For tubulin visualization, cells were treated with CBG 30 µM, CBD 15 µM, CBC 15 µM, CBDV 40 µM, and CBN 15 µM. The positive control was vincristine sulphate 0.0121 µM, and the solvent control was DMSO. Cells were treated for 6 h and then harvested. Slides were prepared with cytospin centrifugation. The cells were fixed in ice-cold methanol for 2 h. Following fixation, cells were permeabilized with 0.1% Tween20 in 1 × phosphate-buffered saline (PBS) for 5 min. Next, the anti-α-tubulin antibody was applied in 1:50 dilution. Antibody was diluted with 5% FCS in 1 × PBS. The antibody was incubated in a humid chamber at 4 °C for 24 h. Afterwards, the antibody was removed by washing slides twice with 0.5% Tween20 in 1 × PBS for 5 min. Nuclei were counterstained with Hoechst 33,258 (5 µg/mL, 3 min). The visualization was performed with a Keyence BZ-X800 microscope.

The cells were treated with CBG 30 µM, CBD 15 µM, CBC 15 µM, CBDV 40 µM, and CBN 15 µM for 6 or 24 h. The positive control was vincristine sulphate in a concentration of 0.0121 µM for 6 h of exposure and 0.0061 µM for 24 h. The solvent control was DMSO. Furthermore, experiments with the addition of S9 mix were performed with CBDV. In these experiments, cells were treated with CBDV (40 µM) with or without 0.25% S9 mix for 6 h. DMSO with or without the S9 mix was used as control, and the positive control was the same as mentioned above. After the treatment, cells were collected, washed twice with phosphate buffered saline (PBS) and fixed with 70% ethanol for 30 min on ice. Following each described step above, cells were centrifuged at 1000 rpm, 5 min, and 4 °C. Lastly, cells were resuspended in 1% bovine serum albumin (BSA) in PBS solution and stained with DAPI in a final concentration of 1 µg/mL for 30 min on ice. The cell distribution in different cell cycle phases was analyzed with MACSQuant® Analyzer 16 Flow Cytometer using a 450/50 nm filter and MACSQuantify™ Software 2.13 (Miltenyi Biotec, Bergisch Gladbach, Germany). For each sample, 20 000 events were analyzed. Four independent experiments were performed for 6 h of treatment without metabolic activation. Three independent experiments were done for 24 h of treatment without metabolic activation and 6 h of treatment with metabolic activation.
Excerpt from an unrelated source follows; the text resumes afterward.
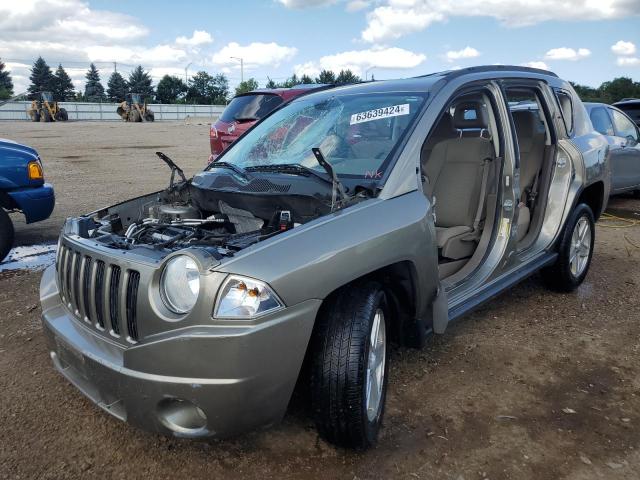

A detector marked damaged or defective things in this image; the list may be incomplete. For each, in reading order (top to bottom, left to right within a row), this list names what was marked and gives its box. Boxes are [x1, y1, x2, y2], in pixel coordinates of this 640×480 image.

red damaged vehicle [210, 84, 332, 161]
damaged windshield [212, 91, 428, 178]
All results are expressed as mean ± standard deviation (SD) from at least three independent experiments except kinetochore labelling results, which are from a one-time experiment. The data were analyzed, and the graphic was drawn with GraphPad Prism version 8 (GraphPad Software, LaJolla, USA). The CBMN and mitotic disturbance assay results were analyzed by one-way ANOVA followed by Dunnett's multiple comparisons tests. The cell cycle analysis results were analyzed by two-way ANOVA followed by Dunnett's multiple comparisons test. The statistical assessment was based on comparing results obtained from cells treated with test compounds and those obtained from cells treated with solvent control. The t-test was used for CBMN experiments with or without the S9 mix to determine the statistical differences between the groups after treating the cells with compounds. The multiple t tests were utilized for cell cycle analysis experiments with or without the S9 mix to check the significance between groups after treating the cells with solvent control or compounds. The results were considered significant when the p value was < 0.05. The BMD50 estimation was obtained from the micronucleus data using the EFSA web tool for Bayesian BMD analysis, which uses the R-package [BMABMDR] version 0.0.0.9083 for the underlying calculations.